**REQUIREMENT A**
Can you set down, word for word, the stretch of the listing from its first line through the line containing "8.96 meters"?

**DOCUMENT EXCERPT**
Question

A ray of light is incident in water to a plane water/air boundary at an angle of incidence of 45o. Calculate the angle of refraction of the refracted ray given the refractive index of water is 1.33

Calculate the critical angle for the water/air boundary

Answer 1

Answer:

angle of refraction =32.1, critical angle =48.8

Explanation:

The formula for finding refractive index(snell's law) is $\frac{sin(i)}{sin(r)}$, the formula can work vice versa. Hence , for solving this qn first we know the give refractive index is 1.33 and the angle of incidence is 45 degrees thus, $\frac{sin(45)}{sin(x)} =1.33$ i.e x is the value of the angle of refraction. We make x the subject and hence we will get $sin^{-1} (\frac{sin(45)}{1.33})=32.1 (3.s.f)$. This is the angle of refraction and this would answer the first part.  

The second  part on finding the critical angle is very simple as another formula for refrctive index is $\frac{1}{sin(c)} =1.33$ ( where c is the critical angle)

$c= sin^{-1} (\frac{1}{1.33} )=48.8(3.s.f)$. Thus the answer for the critcial angle would be 48.8 degrees.

Hope this helps :))

**REQUIREMENT B**
Does the refraction question and answer agree with each of these statements? (i) The refractive index of water is given as 1.33. (ii) The answer puts the critical angle at 32.1 degrees. (iii) The ray meets the boundary at an angle of incidence of 45 degrees.

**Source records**
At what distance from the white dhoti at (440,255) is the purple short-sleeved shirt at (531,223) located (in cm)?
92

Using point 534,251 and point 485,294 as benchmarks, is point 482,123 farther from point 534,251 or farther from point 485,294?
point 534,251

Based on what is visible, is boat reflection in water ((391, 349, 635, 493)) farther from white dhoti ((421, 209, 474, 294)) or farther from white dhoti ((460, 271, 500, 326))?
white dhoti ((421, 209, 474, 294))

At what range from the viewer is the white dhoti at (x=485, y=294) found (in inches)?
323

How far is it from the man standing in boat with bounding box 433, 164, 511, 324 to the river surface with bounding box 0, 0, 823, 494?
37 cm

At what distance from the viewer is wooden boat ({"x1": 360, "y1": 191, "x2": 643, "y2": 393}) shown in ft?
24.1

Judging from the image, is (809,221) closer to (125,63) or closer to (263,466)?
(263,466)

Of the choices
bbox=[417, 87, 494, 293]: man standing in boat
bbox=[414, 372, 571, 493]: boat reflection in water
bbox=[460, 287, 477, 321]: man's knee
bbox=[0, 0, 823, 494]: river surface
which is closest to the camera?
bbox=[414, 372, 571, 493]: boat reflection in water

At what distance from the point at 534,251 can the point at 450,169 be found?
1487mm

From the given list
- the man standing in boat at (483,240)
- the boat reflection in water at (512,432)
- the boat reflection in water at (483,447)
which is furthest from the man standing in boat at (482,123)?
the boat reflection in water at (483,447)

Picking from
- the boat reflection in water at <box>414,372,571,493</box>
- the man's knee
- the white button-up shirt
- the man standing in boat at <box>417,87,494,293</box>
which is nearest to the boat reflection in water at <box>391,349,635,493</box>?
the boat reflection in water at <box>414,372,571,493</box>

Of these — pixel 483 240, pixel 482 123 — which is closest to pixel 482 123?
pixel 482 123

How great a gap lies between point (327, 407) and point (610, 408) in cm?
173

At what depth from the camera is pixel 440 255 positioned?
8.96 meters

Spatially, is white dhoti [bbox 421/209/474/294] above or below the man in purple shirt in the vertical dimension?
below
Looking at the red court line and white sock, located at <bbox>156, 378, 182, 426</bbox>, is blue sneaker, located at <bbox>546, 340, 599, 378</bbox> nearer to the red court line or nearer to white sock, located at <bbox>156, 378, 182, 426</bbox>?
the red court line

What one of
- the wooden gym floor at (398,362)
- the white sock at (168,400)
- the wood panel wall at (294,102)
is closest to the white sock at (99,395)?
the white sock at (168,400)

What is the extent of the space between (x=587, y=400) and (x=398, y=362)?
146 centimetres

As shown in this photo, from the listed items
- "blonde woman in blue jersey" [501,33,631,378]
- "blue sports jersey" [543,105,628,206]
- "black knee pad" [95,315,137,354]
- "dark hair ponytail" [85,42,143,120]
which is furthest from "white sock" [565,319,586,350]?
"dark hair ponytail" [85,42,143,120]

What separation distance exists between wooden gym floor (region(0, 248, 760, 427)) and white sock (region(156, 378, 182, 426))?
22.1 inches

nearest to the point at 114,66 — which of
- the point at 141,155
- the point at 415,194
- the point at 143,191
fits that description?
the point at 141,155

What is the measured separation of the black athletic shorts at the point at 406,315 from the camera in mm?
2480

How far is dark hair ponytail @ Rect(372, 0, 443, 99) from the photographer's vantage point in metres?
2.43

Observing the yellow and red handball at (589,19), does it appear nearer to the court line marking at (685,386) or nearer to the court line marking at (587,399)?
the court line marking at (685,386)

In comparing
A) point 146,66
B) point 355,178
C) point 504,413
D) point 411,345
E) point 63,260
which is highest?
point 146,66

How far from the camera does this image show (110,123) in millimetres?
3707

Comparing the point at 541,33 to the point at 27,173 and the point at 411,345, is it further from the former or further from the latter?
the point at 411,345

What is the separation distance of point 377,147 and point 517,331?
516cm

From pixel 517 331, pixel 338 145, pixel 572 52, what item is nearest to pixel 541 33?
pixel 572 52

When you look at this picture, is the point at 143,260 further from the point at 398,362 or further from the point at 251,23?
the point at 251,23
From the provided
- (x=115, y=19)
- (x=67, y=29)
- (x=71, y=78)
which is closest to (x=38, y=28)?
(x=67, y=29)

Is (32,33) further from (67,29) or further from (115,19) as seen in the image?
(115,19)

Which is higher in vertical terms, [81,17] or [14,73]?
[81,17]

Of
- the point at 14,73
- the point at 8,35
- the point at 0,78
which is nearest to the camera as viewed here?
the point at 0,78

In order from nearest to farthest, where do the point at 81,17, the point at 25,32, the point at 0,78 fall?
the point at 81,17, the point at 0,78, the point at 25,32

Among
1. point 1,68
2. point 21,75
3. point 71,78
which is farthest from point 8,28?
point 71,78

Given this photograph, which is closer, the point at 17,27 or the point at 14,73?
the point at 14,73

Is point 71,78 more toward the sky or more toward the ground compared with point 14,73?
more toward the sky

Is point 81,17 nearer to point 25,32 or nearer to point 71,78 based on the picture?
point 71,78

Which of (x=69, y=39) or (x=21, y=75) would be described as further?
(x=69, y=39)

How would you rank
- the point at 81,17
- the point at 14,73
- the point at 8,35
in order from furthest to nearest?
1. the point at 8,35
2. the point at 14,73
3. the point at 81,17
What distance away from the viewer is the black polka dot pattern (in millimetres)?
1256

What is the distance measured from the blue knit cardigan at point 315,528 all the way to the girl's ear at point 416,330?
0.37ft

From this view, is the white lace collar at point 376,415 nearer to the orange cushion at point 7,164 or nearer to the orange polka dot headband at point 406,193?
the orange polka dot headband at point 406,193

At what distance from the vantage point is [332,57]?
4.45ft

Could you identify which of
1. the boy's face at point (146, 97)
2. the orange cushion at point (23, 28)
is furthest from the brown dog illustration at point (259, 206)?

**CORRECT OUTPUT A**
At what distance from the white dhoti at (440,255) is the purple short-sleeved shirt at (531,223) located (in cm)?
92

Using point 534,251 and point 485,294 as benchmarks, is point 482,123 farther from point 534,251 or farther from point 485,294?
point 534,251

Based on what is visible, is boat reflection in water ((391, 349, 635, 493)) farther from white dhoti ((421, 209, 474, 294)) or farther from white dhoti ((460, 271, 500, 326))?
white dhoti ((421, 209, 474, 294))

At what range from the viewer is the white dhoti at (x=485, y=294) found (in inches)?
323

How far is it from the man standing in boat with bounding box 433, 164, 511, 324 to the river surface with bounding box 0, 0, 823, 494?
37 cm

At what distance from the viewer is wooden boat ({"x1": 360, "y1": 191, "x2": 643, "y2": 393}) shown in ft?
24.1

Judging from the image, is (809,221) closer to (125,63) or closer to (263,466)?
(263,466)

Of the choices
bbox=[417, 87, 494, 293]: man standing in boat
bbox=[414, 372, 571, 493]: boat reflection in water
bbox=[460, 287, 477, 321]: man's knee
bbox=[0, 0, 823, 494]: river surface
which is closest to the camera?
bbox=[414, 372, 571, 493]: boat reflection in water

At what distance from the point at 534,251 can the point at 450,169 be found?
1487mm

From the given list
- the man standing in boat at (483,240)
- the boat reflection in water at (512,432)
- the boat reflection in water at (483,447)
which is furthest from the man standing in boat at (482,123)?
the boat reflection in water at (483,447)

Picking from
- the boat reflection in water at <box>414,372,571,493</box>
- the man's knee
- the white button-up shirt
- the man standing in boat at <box>417,87,494,293</box>
which is nearest to the boat reflection in water at <box>391,349,635,493</box>?
the boat reflection in water at <box>414,372,571,493</box>

Of these — pixel 483 240, pixel 482 123 — which is closest to pixel 482 123?
pixel 482 123

How great a gap lies between point (327, 407) and point (610, 408) in cm?
173

At what depth from the camera is pixel 440 255 positioned?
8.96 meters

**CORRECT OUTPUT B**
(i) Yes: "given the refractive index of water is 1.33"
(ii) No: "critical angle =48.8"
(iii) Yes: "at an angle of incidence of 45o"